Je parvins au bureau du chef de la sécu, chargé de me délivrer le pass magnétique qui simplifierait considérablement mes déplacements : un mérou qui fumerait de la marie-jeanne, sympathique même si les circonvolutions de son cerveau épousent les méandres de la bureaucratie onusienne. De toute façon, pour faire carrière à l’ONU, il faut avoir un intestin dans la tête, pour participer au grand travail digestif qui transforme en merde les proclamations historiques de l’Assemblée générale. Il prit, bonhomme, mon check in check out tandis que j’observai sur le mur derrière lui diverses photos du mérou, en soldat de l’ONU, en soldat du je-ne-savais-quoi, en gradé du même acabi, quelques proclamations divines bien senties ponctuant le tout.
« Mais, ceci est l’ancien formulaire ! » Cette remarque brisa ma contemplation rêveuse baignée d’une douce euphorie, et j’eus l’intuition que les emmerdes allaient commencer. Déjà.
Il était ennuyé, mais le formulaire avait changé, qui plus est il avait participé à l’élaboration du nouveau modèle, il ne serait pas dit que les réunions nécessaires à cette évolution capitale dans l’histoire de la justice internationale, que le sacrifice de la (voire les) sieste(s) méritée(s) sur l’autel du remaniement du formulaire « check in check out » aurait été vain. Il hésitait cependant, partagé entre le désir d’être accommodant et le sens du devoir. Troublé, il tourna la tête vers les portraits de son glorieux passé.
Lorsque ses yeux croisèrent de nouveau les miens, je compris que sa décision était prise : il était soldat de la paix, il se battait pour une noble mission, la sympathie qu’il éprouvait à mon égard ne pouvait lui faire oublier son devoir sacré.

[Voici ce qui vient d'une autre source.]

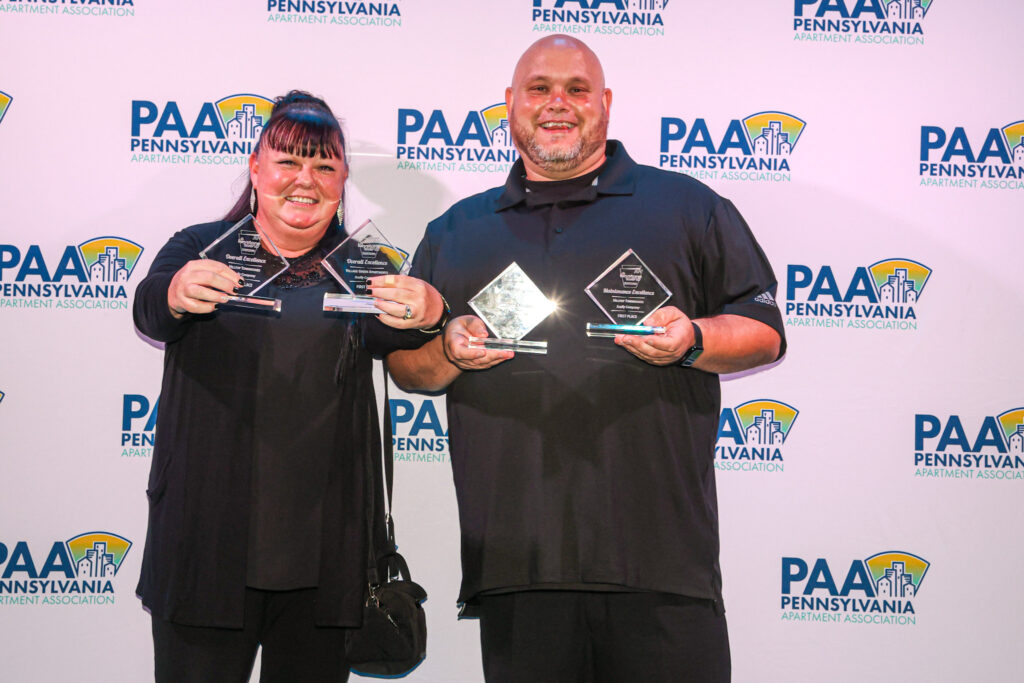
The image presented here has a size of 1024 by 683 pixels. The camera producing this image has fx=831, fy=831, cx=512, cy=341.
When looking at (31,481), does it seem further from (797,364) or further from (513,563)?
(797,364)

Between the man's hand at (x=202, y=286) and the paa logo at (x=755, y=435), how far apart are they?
5.95ft

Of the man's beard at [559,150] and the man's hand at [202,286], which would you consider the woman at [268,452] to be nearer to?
the man's hand at [202,286]

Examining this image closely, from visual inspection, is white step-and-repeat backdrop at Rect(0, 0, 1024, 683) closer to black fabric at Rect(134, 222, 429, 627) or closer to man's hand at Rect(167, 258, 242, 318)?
black fabric at Rect(134, 222, 429, 627)

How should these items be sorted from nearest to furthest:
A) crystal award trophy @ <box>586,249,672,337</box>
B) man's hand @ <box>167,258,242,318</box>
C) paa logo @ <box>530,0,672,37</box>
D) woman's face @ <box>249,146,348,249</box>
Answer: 1. man's hand @ <box>167,258,242,318</box>
2. crystal award trophy @ <box>586,249,672,337</box>
3. woman's face @ <box>249,146,348,249</box>
4. paa logo @ <box>530,0,672,37</box>

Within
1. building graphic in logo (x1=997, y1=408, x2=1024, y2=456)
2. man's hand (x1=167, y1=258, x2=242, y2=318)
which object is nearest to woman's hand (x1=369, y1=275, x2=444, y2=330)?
man's hand (x1=167, y1=258, x2=242, y2=318)

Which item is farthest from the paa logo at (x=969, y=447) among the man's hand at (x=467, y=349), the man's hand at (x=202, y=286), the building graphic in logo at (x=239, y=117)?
the building graphic in logo at (x=239, y=117)

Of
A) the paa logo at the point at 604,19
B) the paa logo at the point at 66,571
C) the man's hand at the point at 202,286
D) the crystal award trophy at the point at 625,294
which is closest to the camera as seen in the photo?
the man's hand at the point at 202,286

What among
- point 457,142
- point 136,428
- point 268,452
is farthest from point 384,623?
point 457,142

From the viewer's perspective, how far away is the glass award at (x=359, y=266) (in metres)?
2.23

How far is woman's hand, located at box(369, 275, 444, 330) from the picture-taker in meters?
2.22

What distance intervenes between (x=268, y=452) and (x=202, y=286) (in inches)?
18.9

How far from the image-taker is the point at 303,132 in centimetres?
239

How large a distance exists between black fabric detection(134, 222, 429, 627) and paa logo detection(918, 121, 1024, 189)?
6.66 feet

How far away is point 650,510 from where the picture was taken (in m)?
2.29
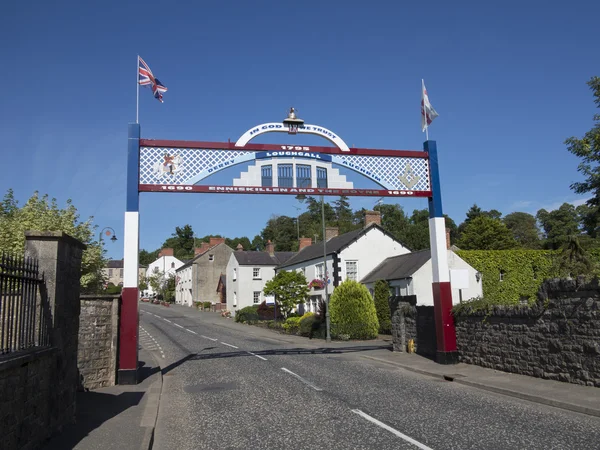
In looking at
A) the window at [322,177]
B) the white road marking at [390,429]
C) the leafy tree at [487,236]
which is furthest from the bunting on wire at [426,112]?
the leafy tree at [487,236]

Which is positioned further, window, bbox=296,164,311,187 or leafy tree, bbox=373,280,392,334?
leafy tree, bbox=373,280,392,334

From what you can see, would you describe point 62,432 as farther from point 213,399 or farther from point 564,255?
point 564,255

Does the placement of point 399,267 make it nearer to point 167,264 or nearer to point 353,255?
point 353,255

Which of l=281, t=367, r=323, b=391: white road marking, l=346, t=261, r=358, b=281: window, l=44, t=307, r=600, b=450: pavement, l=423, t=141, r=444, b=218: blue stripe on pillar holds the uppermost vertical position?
l=423, t=141, r=444, b=218: blue stripe on pillar

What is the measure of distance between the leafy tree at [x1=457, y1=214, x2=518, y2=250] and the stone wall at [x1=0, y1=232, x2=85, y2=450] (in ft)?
194

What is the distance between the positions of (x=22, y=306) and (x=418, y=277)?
2852 cm

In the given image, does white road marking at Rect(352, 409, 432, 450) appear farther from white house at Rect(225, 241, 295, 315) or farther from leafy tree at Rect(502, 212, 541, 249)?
leafy tree at Rect(502, 212, 541, 249)

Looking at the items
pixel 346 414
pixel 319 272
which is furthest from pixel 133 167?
pixel 319 272

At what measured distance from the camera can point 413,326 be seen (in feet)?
62.3

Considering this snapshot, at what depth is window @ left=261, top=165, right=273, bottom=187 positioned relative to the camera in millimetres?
15773

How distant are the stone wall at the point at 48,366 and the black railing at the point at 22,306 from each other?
0.10 m

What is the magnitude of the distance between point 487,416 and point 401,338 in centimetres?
1084

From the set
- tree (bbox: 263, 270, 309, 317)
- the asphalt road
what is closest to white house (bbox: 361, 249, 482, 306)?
tree (bbox: 263, 270, 309, 317)

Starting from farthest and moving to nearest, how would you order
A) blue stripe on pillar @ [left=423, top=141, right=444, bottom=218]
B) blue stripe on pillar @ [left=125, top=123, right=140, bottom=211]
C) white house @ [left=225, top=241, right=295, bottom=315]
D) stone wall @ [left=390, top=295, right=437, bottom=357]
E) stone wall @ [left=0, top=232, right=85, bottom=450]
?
white house @ [left=225, top=241, right=295, bottom=315] → stone wall @ [left=390, top=295, right=437, bottom=357] → blue stripe on pillar @ [left=423, top=141, right=444, bottom=218] → blue stripe on pillar @ [left=125, top=123, right=140, bottom=211] → stone wall @ [left=0, top=232, right=85, bottom=450]
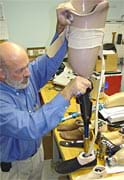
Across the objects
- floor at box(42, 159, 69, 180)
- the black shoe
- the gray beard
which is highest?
the gray beard

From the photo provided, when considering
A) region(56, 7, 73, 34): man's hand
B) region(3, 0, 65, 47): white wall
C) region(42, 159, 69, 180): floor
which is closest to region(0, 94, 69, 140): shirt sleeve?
region(56, 7, 73, 34): man's hand

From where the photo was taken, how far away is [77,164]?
4.14 feet

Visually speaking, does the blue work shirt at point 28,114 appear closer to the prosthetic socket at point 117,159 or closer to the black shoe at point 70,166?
the black shoe at point 70,166

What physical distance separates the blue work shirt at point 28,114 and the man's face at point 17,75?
3 cm

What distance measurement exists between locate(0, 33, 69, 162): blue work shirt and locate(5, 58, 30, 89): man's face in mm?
31

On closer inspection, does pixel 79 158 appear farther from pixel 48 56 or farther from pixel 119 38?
pixel 119 38

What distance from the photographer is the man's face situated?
1342mm

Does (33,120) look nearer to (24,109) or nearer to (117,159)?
(24,109)

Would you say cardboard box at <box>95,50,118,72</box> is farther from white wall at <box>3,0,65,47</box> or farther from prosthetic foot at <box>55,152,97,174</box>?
prosthetic foot at <box>55,152,97,174</box>

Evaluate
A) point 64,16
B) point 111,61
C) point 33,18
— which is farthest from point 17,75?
point 33,18

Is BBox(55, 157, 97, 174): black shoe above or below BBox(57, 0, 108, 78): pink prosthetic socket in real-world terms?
below

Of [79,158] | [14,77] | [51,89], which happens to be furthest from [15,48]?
[51,89]

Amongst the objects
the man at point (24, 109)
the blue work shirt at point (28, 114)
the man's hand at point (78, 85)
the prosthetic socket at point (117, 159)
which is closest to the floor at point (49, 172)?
the man at point (24, 109)

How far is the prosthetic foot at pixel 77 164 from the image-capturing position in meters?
1.26
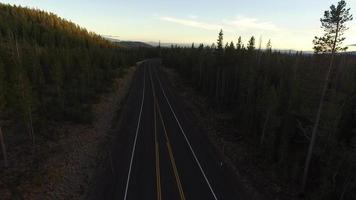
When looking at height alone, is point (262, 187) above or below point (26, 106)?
below

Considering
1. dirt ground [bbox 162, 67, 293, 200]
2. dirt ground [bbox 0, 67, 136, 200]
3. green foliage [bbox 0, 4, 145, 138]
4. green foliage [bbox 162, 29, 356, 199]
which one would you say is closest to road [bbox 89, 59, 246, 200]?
dirt ground [bbox 162, 67, 293, 200]

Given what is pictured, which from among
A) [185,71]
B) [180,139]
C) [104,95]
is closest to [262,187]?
[180,139]

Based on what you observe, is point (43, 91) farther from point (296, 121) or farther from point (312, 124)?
point (312, 124)

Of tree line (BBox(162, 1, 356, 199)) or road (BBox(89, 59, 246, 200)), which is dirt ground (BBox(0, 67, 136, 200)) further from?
tree line (BBox(162, 1, 356, 199))

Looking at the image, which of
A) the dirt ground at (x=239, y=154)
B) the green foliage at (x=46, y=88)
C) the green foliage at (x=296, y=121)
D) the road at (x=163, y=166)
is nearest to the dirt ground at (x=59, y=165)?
the road at (x=163, y=166)

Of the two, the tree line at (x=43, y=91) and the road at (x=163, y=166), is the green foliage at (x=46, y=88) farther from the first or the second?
the road at (x=163, y=166)

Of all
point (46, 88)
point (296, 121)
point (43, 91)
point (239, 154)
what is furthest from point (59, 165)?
point (46, 88)

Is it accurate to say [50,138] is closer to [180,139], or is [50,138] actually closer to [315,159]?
[180,139]

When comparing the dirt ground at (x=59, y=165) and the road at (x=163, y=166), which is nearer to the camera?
the dirt ground at (x=59, y=165)
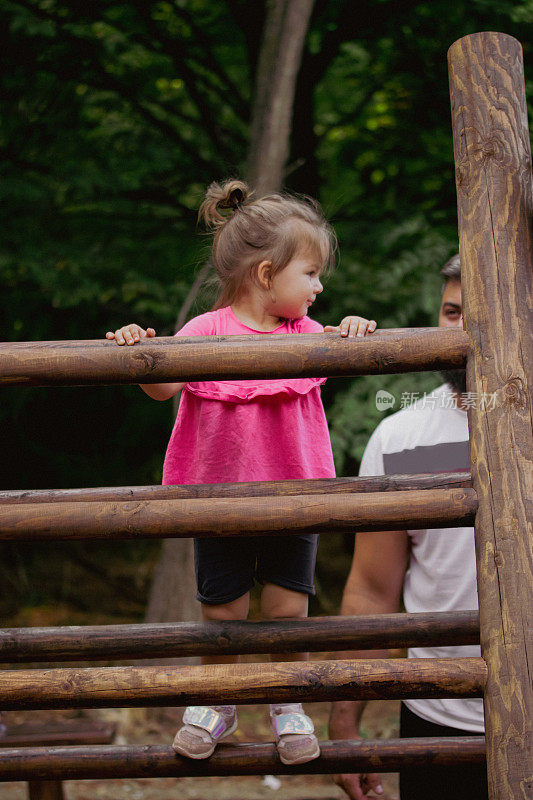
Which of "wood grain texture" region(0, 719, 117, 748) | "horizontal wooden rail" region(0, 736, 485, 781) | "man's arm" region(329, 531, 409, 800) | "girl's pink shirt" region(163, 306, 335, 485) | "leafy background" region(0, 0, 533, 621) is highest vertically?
"leafy background" region(0, 0, 533, 621)

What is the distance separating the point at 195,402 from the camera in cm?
201

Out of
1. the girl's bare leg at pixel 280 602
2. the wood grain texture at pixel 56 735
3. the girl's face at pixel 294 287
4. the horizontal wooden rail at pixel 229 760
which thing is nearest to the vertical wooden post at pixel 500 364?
the horizontal wooden rail at pixel 229 760

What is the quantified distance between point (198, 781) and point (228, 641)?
3.24m

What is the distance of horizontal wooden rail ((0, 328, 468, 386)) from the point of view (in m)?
1.50

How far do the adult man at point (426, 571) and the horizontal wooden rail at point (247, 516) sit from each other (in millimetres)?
637

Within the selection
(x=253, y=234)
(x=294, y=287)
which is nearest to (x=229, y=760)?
(x=294, y=287)

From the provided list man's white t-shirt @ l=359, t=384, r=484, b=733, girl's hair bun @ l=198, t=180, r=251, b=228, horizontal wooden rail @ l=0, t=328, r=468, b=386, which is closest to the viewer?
horizontal wooden rail @ l=0, t=328, r=468, b=386

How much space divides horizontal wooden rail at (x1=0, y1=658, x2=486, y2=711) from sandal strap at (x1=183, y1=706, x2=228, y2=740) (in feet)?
0.91

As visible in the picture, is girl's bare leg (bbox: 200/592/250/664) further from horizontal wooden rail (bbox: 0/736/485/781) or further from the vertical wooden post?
the vertical wooden post

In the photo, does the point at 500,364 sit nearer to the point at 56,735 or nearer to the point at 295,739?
the point at 295,739

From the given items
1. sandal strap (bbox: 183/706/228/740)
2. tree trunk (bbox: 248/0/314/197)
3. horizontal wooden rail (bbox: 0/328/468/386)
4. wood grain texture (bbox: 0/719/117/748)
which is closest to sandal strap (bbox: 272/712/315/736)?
sandal strap (bbox: 183/706/228/740)

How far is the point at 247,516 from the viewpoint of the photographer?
1475mm

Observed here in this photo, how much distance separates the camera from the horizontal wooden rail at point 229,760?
5.48ft

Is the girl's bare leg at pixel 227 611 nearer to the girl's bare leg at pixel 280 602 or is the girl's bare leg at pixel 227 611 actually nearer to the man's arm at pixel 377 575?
the girl's bare leg at pixel 280 602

Il me renvoya donc à mon point de départ. Il tenta de téléphoner à la responsable du personnel, qui évidemment ne décrocha pas. Quelque peu abattu, conscient que mon arrogance initiale - moi, petit short term, qui pensais dominer l’Administration tout juste à mon premier contrat quand d’autres y consacrent (en vain) une vie – était justement punie par l’immanence d’une transcendance quelconque, je sortais du bureau, envahi d’une saine humilité. Heureusement, avant de me lancer dans le labyrinthe des portes magnétiques, j’eus la présence d’esprit de demander une faveur au mérou : ne pourrait-il pas me délivrer maintenant le pass, et je reviendrais faire valider le formulaire dès que je l’aurais en ma possession ??? Ma voix tremblait légèrement, il était encore tout pénétré de la grandeur de mon sacrifice, après une brève hésitation, magnanime, il m’accorda… – en me faisant remarquer que ce n’était pas le procédure, mais que bon… – il m’accorda un pass magnétique journalier.

Et travailler... un peu

La matinée du lendemain se déroula au fil d’expériences traumatiques. Des interlocuteurs tentaient vainement de me faire comprendre des phrases mystérieuses énoncées en anglais avec les accents les plus exotiques, je leur révélais mon incompréhension dans un anglais approximatif avec un accent français à tronçonner, nous nous quittions rougis par l’effort, sans avoir compris quoi que ce soit de ce que tentait d’expliquer l’autre. Pour nombre d’entre eux, j’apprendrai un peu plus tard qu’ils étaient camerounais, belges, québécois, sénégalais... francophones.

Je progressais néanmoins.
Bibliothèque, service des transports, des voyages, des visas, un certain nombre de services dont j’ignorerai jusqu’à ma mort l’utilité, le service médical du Tribunal, réputé parmi les salariés comme le plus court chemin vers le paradis (l’aspirine n’ayant jamais vaincu une fièvre jaune ni les complications d’une grossesse, la vie est mal faite), la staff association (le « syndicat » local), le service des enquêtes intérieures, des constructions, des formations, etc., etc. Cela ne prit finalement qu’une semaine et demie. Avec celles de sortie, j’avais passé environ un septième de ce premier contrat en formalités administratives.